The virtues of composable commerce and the emerging possibilities of generative AI were key themes of this year’s Connected Consumer Series, Resilient Retail: How Efficient, Effective and Engaging CX is Fueling Growth. The webinar series, now available on demand, included case studies from retailers Sweaty Betty and SiteOne that highlighted composable commerce’s flexibility and positive impact on site performance, as well as information on how ChatGPT offers personalization capabilities at scale that had previously not been possible.
Discover more of the insights revealed during #CCS23:
How Composable Commerce Gave Sweaty Betty a 41% Online Conversion Boost
In an A/B test comparing a website powered by composable commerce to a traditional template-based site, UK-based women’s activewear brand Sweaty Betty achieved an impressive 41%+ bump in conversions, aided by page load times that were more than 40% faster.

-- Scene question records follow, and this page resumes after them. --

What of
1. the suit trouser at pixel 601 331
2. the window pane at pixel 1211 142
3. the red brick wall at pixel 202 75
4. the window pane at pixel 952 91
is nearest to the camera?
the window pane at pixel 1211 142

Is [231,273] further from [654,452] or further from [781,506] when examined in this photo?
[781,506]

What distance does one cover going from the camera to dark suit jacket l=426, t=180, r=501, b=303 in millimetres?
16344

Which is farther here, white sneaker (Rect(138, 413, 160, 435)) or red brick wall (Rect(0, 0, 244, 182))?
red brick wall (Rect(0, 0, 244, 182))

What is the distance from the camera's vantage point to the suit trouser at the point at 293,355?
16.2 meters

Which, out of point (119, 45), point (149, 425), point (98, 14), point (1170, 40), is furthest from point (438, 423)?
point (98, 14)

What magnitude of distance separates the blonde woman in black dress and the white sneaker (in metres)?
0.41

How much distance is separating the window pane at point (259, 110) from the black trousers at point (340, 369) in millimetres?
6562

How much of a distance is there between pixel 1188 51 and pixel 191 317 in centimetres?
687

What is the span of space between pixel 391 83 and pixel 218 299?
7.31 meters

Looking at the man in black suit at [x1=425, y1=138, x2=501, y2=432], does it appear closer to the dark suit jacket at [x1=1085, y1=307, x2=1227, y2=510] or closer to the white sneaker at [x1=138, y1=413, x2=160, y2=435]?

Sweaty Betty’s use of performance and personalization APIs from Salesforce allowed the retailer to “customize pricing and promotions to different shopper groups” depending on the actions they took, said Igor Faletski, VP of Product Management at Salesforce. He and Lars Peterson, CEO of Uniform.dev, discussed the benefits of composable commerce and offered advice on incorporating it into retailers’ IT development during From Preaching to Practice: How to Harness the Power of Composable Commerce.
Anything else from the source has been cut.